In case anyone doubts the automaton possibility, I can tell you from personal experience that it is possible. The following story is entirely true, has always haunted me and has surely contributed to my interest in topics such as these…

When I was nine years old, I had a day where I experienced no experience—about 30 minutes into my school day, my consciousness quickly faded out and disappeared. When it reappeared, there were about 10 minutes before the end of the school day.

Upon “waking up,” I had no (and I mean NO) memories of anything that had happened that day, and to the best of my knowledge I did not have any conscious experience of any of the events which occured while I was “unconscious.” I came to in the middle of a math test, having written down answers for about 3/4 of the questions but having, again, absolutely no memory of having done so (as it turns out, most of the answers were wrong—way wrong. Imagine the difficulty in convincing my teacher to let me retake the test because I had been “absent” that day…)

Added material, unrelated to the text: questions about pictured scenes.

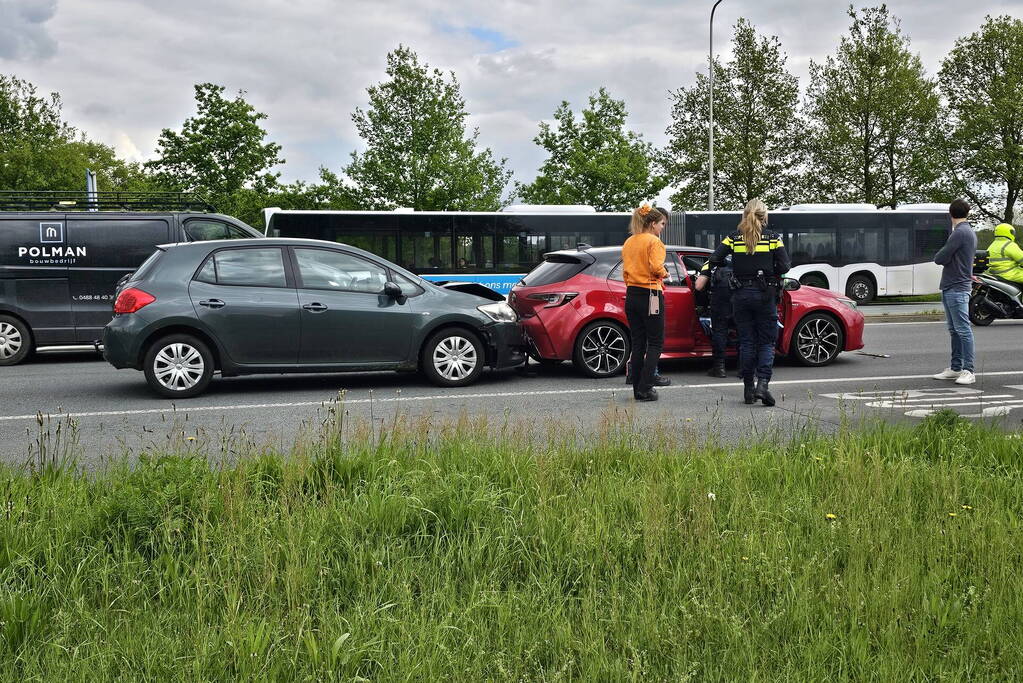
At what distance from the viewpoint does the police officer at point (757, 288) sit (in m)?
8.42

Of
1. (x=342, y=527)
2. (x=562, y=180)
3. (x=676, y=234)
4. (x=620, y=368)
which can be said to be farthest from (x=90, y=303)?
(x=562, y=180)

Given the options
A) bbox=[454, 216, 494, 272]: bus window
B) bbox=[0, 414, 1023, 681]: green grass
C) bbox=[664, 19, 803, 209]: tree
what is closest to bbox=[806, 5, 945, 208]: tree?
bbox=[664, 19, 803, 209]: tree

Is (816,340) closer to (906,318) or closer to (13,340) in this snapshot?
(906,318)

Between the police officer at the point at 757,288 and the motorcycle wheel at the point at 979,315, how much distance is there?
1094cm

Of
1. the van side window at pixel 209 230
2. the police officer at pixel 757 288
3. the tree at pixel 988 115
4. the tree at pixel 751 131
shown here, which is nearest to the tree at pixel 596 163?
the tree at pixel 751 131

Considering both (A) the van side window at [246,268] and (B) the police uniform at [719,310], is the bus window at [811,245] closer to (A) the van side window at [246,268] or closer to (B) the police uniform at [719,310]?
(B) the police uniform at [719,310]

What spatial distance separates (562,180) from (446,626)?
33763 millimetres

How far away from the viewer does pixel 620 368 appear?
1097cm

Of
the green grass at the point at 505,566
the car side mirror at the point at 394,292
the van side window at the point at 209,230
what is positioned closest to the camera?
the green grass at the point at 505,566

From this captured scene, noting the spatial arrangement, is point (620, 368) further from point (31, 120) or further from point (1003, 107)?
point (31, 120)

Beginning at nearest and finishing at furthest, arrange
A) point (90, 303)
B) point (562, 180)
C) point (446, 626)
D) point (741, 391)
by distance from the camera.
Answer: point (446, 626) < point (741, 391) < point (90, 303) < point (562, 180)

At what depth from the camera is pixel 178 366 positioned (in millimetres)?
9266

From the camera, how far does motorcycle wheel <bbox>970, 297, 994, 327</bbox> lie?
1762 centimetres

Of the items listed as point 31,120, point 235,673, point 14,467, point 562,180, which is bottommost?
point 235,673
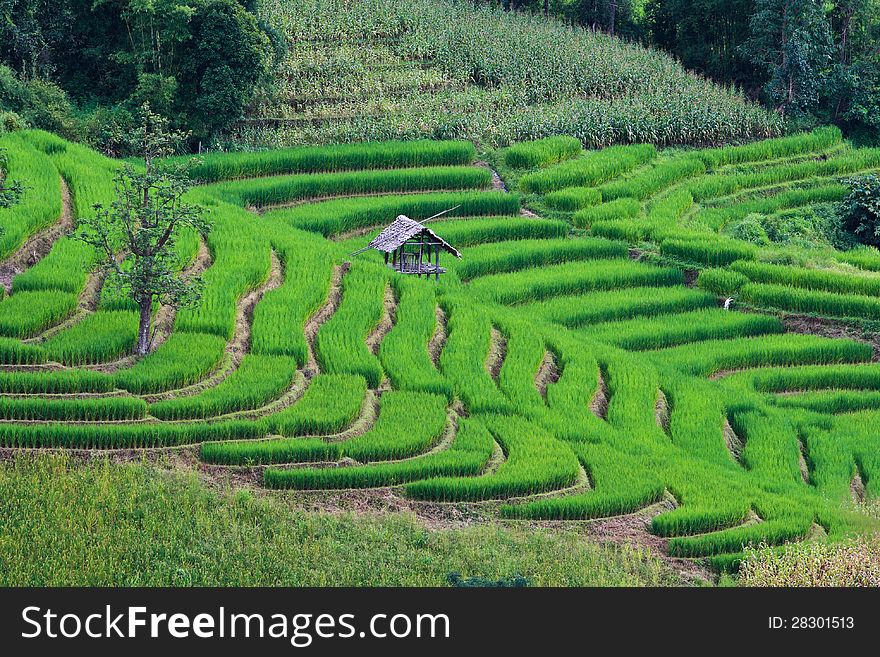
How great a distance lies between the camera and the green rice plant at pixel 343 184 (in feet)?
124

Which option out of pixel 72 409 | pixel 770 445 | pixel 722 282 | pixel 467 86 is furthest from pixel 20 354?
pixel 467 86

As far as I could tell upon coming to, I had been asleep all day. Yet clearly this could not have been possible—not only had I clearly been writing down answers to the test, but somehow NOBODY noticed anything strange (ie sleepwalking) about me.

Indeed, my behavior, frighteningly, had not altered significantly enough for anyone around me to notice that I no longer had a “conscious mental space”—my senses clearly were working, as I could see walls and thus avoid walking into them, hear the bell notifying us that it was time for gym class, etc.

My best friend told me that I had been “quiet” that day, and had uncharacteristically defended myself physically against a playground bully; yet ultimately neither he nor anyone else had even an inkling of what was (or, more appropriately, wasn’t) going on in my head that day.

Julian Jaynes fans, take note: did I become, for a moment, bicameral? Who knows. But something very strange did happen. With enough time, probably somebody would have noticed that the change in my personality from intellectual teacher’s pet to math-impaired schoolyard brawler. But that day, at least, I played out some of the terrible consequences of cogito ergo sum, and it was positively a life-changing experience.